In a recent interview with the BBC, he was quick to point the finger at the conservative powers-that-be, for his short-lived tenure in tinseltown. But his is something of a revisionist approach to history, since he seems less willing to admit his own failings, particularly in terms of role selection. Anyone willing to work on Inspector Gadget and Dunston Checks In is hardly panning for gold when reading new scripts.

Everett's time in the spotlight came after his breakout role in My Best Friend's Wedding, where he played the 'other' best friend of Julia Roberts. Full of catty put-downs, curt monologues and impromptu karaoke moments, Rupert's performance effectively established the template for a generation of safely sexless gays, that could be dropped into any romantic comedy to show the heroine's impecable taste and grounded sense of perspective.

OK, so at least we've moved on from the sissies of the fifties and sixties, or the psycho-queens of the seventies and eighties.

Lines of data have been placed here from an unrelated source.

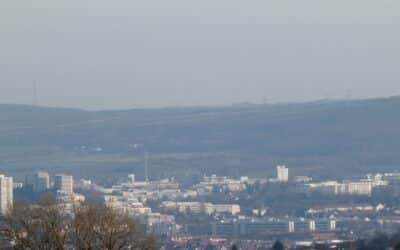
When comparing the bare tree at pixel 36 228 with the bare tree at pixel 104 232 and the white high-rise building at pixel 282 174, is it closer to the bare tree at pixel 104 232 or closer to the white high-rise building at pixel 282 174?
the bare tree at pixel 104 232

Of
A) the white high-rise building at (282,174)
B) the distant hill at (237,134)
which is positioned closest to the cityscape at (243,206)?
the white high-rise building at (282,174)

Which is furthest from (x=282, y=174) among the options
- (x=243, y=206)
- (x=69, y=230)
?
(x=69, y=230)

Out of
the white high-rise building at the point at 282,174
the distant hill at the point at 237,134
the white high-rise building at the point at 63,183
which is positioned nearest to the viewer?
the white high-rise building at the point at 63,183

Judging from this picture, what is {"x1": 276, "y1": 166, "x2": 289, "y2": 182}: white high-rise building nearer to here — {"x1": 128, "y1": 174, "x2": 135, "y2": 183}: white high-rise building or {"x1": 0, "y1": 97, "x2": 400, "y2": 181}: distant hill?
{"x1": 0, "y1": 97, "x2": 400, "y2": 181}: distant hill

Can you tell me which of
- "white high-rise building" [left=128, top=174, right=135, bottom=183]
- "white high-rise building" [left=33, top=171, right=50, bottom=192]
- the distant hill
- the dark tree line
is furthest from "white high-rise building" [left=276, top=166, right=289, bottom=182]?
the dark tree line

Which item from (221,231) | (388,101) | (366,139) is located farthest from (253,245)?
(388,101)

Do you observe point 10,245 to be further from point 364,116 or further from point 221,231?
point 364,116

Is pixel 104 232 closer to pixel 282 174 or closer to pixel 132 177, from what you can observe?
pixel 282 174
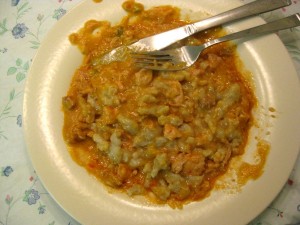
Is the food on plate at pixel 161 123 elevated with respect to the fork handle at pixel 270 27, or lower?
lower

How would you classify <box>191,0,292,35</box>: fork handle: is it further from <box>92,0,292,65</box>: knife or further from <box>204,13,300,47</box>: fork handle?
<box>204,13,300,47</box>: fork handle

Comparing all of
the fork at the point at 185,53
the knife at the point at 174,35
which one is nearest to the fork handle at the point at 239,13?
the knife at the point at 174,35

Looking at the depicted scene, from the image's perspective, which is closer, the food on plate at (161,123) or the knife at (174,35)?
the food on plate at (161,123)

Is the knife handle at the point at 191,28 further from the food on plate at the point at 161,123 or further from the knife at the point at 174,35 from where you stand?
the food on plate at the point at 161,123

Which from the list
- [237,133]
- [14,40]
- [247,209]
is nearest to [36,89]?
[14,40]

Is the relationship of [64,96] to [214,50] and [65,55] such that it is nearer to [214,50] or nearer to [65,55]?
[65,55]
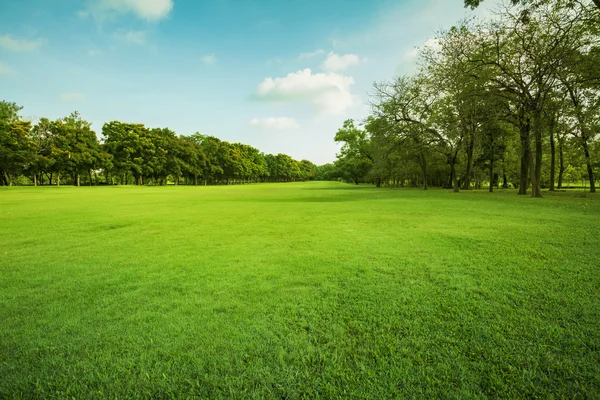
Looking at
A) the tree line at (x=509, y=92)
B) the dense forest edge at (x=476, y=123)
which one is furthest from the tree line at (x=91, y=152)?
the tree line at (x=509, y=92)

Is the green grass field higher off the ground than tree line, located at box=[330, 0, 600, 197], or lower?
lower

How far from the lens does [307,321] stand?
3041mm

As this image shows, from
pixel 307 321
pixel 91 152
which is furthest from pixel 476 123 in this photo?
pixel 91 152

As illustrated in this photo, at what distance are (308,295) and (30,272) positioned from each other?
5.21 meters

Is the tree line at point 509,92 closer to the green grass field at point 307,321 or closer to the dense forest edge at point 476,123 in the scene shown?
the dense forest edge at point 476,123

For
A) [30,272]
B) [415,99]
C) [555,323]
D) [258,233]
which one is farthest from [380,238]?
[415,99]

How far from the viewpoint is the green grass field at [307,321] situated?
216cm

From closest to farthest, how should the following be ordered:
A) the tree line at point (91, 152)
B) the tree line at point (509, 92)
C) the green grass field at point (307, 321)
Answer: the green grass field at point (307, 321), the tree line at point (509, 92), the tree line at point (91, 152)

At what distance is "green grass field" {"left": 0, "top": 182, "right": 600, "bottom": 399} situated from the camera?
2.16 metres

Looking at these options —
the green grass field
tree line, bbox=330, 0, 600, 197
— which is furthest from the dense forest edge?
the green grass field

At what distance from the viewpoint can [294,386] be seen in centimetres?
213

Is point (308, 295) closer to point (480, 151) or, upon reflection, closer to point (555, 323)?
point (555, 323)

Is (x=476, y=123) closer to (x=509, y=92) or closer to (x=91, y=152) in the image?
(x=509, y=92)

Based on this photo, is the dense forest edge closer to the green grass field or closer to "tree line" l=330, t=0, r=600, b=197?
"tree line" l=330, t=0, r=600, b=197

But a stereotype is still a stereotype. And it simply creates a new set of preconceptions that modern gay men have to battle every day.

The gay man is now an indispensable accessory, always on hand to give fashion or dating advice, and dance suggestively whenever their gal-pal's heart gets bruised. We've been relegated to the human equivalent of the Sony AIBO, but with immaculate hair and great shoes.

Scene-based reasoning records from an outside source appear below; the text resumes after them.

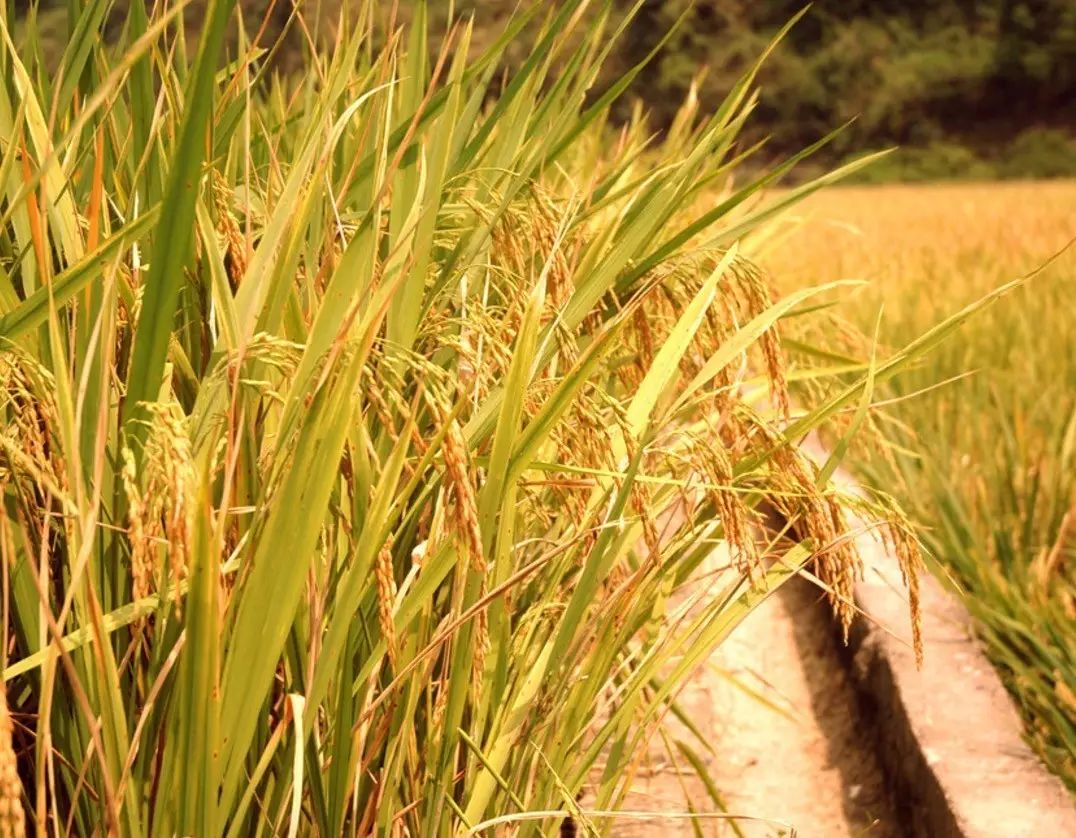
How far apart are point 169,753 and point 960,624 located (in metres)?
1.34

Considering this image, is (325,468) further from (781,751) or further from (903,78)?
(903,78)

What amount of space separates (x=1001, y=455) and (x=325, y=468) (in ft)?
6.23

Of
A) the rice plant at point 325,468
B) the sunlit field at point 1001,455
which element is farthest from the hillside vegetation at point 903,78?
the rice plant at point 325,468

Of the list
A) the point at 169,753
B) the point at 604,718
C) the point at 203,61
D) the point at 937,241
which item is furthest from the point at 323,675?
the point at 937,241

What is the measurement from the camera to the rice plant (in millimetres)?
806

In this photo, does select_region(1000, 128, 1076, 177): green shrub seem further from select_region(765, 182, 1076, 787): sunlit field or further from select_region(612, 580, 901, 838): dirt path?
select_region(612, 580, 901, 838): dirt path

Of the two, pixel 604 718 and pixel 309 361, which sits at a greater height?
pixel 309 361

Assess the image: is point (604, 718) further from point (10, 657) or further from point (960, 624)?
point (10, 657)

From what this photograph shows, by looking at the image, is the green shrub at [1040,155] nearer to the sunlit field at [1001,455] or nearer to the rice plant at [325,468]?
the sunlit field at [1001,455]

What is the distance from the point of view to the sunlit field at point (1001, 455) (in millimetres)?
1744

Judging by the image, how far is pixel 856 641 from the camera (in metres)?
2.07

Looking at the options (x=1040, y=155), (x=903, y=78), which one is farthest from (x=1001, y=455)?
(x=903, y=78)

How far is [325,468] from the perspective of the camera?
81 centimetres

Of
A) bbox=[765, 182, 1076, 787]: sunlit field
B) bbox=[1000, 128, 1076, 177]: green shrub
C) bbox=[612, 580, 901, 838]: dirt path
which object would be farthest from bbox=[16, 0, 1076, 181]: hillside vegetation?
bbox=[612, 580, 901, 838]: dirt path
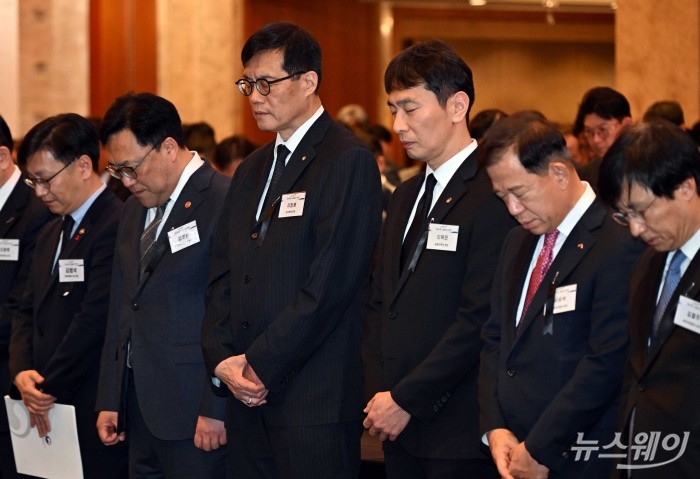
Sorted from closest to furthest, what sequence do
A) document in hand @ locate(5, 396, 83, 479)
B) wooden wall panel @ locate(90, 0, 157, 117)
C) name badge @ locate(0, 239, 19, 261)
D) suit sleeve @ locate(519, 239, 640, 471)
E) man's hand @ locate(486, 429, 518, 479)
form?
suit sleeve @ locate(519, 239, 640, 471), man's hand @ locate(486, 429, 518, 479), document in hand @ locate(5, 396, 83, 479), name badge @ locate(0, 239, 19, 261), wooden wall panel @ locate(90, 0, 157, 117)

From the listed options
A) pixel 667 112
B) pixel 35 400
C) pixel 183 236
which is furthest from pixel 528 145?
pixel 667 112

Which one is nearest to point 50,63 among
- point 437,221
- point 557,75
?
point 437,221

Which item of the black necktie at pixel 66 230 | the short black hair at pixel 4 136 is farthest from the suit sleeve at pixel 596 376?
the short black hair at pixel 4 136

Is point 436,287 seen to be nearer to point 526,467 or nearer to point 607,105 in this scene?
point 526,467

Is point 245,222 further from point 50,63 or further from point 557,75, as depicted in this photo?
point 557,75

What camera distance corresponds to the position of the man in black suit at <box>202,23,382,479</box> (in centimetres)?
347

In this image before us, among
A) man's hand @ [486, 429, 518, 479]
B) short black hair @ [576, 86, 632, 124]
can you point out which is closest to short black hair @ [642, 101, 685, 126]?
short black hair @ [576, 86, 632, 124]

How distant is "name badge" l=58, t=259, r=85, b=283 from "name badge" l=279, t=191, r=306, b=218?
1122 mm

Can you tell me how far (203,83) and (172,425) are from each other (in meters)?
6.33

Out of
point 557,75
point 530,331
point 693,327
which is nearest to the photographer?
point 693,327

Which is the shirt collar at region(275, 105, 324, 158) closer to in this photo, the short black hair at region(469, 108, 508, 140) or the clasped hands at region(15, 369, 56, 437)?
the clasped hands at region(15, 369, 56, 437)

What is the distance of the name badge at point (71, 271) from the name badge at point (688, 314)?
2407mm

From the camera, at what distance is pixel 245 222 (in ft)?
12.2

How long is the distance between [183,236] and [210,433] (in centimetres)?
69
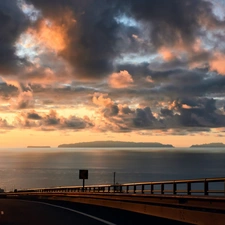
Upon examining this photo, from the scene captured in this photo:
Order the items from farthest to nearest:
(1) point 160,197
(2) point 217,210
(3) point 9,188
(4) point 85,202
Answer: (3) point 9,188
(4) point 85,202
(1) point 160,197
(2) point 217,210

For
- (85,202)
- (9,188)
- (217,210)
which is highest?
(217,210)

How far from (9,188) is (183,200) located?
163m

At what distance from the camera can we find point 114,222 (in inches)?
559

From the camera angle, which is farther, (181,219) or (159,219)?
(159,219)

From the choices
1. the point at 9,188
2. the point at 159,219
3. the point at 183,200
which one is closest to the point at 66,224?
the point at 159,219

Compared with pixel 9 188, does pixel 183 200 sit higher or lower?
higher

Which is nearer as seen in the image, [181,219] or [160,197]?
[181,219]

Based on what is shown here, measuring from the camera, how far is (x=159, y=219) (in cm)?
1405

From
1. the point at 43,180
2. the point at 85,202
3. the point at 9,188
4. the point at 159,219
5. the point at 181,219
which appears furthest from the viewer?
the point at 43,180

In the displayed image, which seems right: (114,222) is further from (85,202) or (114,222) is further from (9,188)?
(9,188)

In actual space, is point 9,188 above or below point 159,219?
below

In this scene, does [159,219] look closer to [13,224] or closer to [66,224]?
[66,224]

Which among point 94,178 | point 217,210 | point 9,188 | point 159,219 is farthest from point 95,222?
point 94,178

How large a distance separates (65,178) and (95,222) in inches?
7401
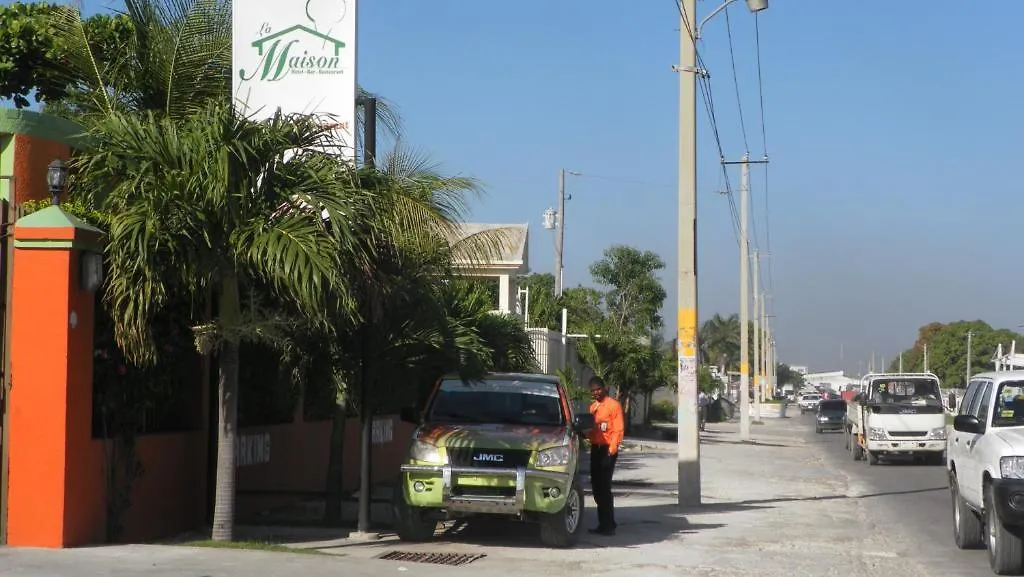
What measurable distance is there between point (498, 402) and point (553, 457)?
4.89 ft

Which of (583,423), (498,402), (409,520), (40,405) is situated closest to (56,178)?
(40,405)

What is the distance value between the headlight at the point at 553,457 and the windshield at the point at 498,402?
0.85m

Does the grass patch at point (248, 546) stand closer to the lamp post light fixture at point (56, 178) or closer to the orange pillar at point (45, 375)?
the orange pillar at point (45, 375)

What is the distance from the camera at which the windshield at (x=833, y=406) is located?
5088 cm

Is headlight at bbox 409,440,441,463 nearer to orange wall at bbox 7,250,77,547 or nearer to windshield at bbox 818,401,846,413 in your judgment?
orange wall at bbox 7,250,77,547

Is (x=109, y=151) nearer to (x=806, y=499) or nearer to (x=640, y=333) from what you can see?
(x=806, y=499)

Thanks to the rom-com GBF, countless gay men have been forced into a kind of indentured servitude - spending their days holding coats outside changing rooms, ordering Flirtinis when they'd rather have a beer, and inventing scandalous stories about their exploits to amuse gaggles of vicarious thrill-seekers.

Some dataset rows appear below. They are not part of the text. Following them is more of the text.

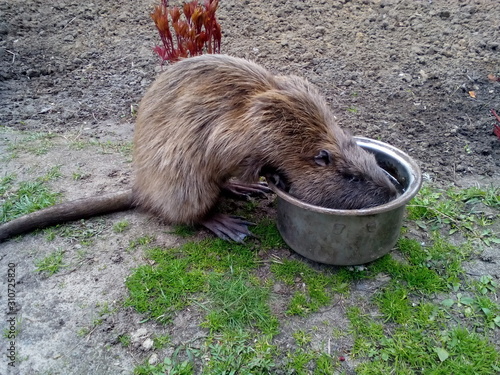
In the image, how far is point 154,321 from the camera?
2582 mm

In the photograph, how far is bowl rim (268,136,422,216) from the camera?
244cm

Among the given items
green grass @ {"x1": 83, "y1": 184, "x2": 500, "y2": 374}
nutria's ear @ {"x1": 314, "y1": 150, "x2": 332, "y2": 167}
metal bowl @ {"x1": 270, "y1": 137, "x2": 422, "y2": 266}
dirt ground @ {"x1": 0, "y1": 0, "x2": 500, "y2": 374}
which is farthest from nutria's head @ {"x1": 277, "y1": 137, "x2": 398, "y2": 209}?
dirt ground @ {"x1": 0, "y1": 0, "x2": 500, "y2": 374}

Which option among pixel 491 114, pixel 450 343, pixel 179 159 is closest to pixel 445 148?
pixel 491 114

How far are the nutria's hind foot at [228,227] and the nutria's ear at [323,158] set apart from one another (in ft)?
2.44

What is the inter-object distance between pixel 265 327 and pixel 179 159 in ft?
3.97

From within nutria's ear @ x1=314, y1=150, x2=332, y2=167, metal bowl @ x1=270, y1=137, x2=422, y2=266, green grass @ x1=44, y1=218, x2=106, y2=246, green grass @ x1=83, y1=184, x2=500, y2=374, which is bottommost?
green grass @ x1=83, y1=184, x2=500, y2=374

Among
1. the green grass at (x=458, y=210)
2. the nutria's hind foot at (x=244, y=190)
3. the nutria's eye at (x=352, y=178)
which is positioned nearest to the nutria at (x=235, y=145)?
the nutria's eye at (x=352, y=178)

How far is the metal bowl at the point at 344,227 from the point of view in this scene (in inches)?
100

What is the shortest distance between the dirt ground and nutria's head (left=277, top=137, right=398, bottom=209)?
699 mm

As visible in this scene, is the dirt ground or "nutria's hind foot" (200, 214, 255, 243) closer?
the dirt ground

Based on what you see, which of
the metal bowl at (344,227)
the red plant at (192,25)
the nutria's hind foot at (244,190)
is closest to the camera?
the metal bowl at (344,227)

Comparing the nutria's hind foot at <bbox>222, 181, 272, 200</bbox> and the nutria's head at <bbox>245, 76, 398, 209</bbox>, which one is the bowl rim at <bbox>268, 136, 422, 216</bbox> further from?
the nutria's hind foot at <bbox>222, 181, 272, 200</bbox>

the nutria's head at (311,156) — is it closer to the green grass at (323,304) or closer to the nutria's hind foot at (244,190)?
the green grass at (323,304)

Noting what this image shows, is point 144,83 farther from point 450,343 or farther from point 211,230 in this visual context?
point 450,343
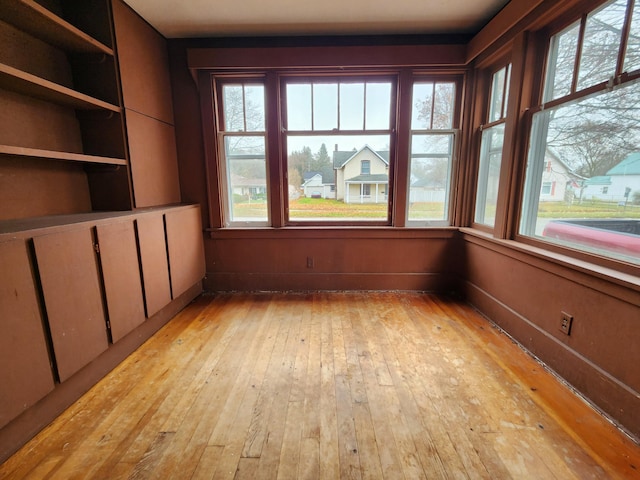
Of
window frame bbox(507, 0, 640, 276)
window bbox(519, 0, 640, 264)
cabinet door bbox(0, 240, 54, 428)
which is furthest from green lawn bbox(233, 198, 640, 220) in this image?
cabinet door bbox(0, 240, 54, 428)

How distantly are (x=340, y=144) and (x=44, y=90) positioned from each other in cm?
237

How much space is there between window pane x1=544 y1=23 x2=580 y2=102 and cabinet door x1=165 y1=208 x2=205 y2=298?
10.4 feet

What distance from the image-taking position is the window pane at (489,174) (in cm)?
258

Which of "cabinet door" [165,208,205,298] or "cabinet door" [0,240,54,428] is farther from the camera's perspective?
"cabinet door" [165,208,205,298]

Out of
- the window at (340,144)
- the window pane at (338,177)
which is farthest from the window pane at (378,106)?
the window pane at (338,177)

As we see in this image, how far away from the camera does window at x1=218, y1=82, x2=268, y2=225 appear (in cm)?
300

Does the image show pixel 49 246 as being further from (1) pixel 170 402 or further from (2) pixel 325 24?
(2) pixel 325 24

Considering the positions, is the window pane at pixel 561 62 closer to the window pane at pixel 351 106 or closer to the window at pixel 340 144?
the window at pixel 340 144

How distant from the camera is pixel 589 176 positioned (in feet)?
5.72

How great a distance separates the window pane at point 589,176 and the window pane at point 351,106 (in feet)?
5.16

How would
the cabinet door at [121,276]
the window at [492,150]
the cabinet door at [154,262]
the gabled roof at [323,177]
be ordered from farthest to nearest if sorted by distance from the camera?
the gabled roof at [323,177] → the window at [492,150] → the cabinet door at [154,262] → the cabinet door at [121,276]

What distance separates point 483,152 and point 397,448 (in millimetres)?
2725

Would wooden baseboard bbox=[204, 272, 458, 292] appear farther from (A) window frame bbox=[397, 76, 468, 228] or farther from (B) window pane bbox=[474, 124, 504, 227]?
(B) window pane bbox=[474, 124, 504, 227]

Even tougher than all that forced lasciviousness, is the need to be ready with a biting quip or sassy put-down, like the Joan Rivers Greek chorus. The fact is, not all "the best ones are gay". There are bad dancers, tedious bores, and terrible dressers. That's the nature of diversity, uncomfortable though it may be to admit.

This week, stand-up comedian, actor and author Patton Oswalt talked to Conan O'Brien about a recent audition for a Kate Hudson romantic comedy. Incensed by the script's somewhat cliche characterisation, Oswalt offered to portray the "first dumb gay best friend". He didn't get the gig.

Screenwriters may think that they're doing their bit to normalise homosexuality by including these two-dimensional characters in every film. But you're not increasing visibility if all you're creating is a mirage.

1 comment:

  1. i've known some people who are so convinced by this "every girl needs a GBF" stuff that the moment they realise a bloke is gay, they start squealing "ooh, you can be my gay best friend! let's go shopping!" totally without irony, even if they've only just met the guy.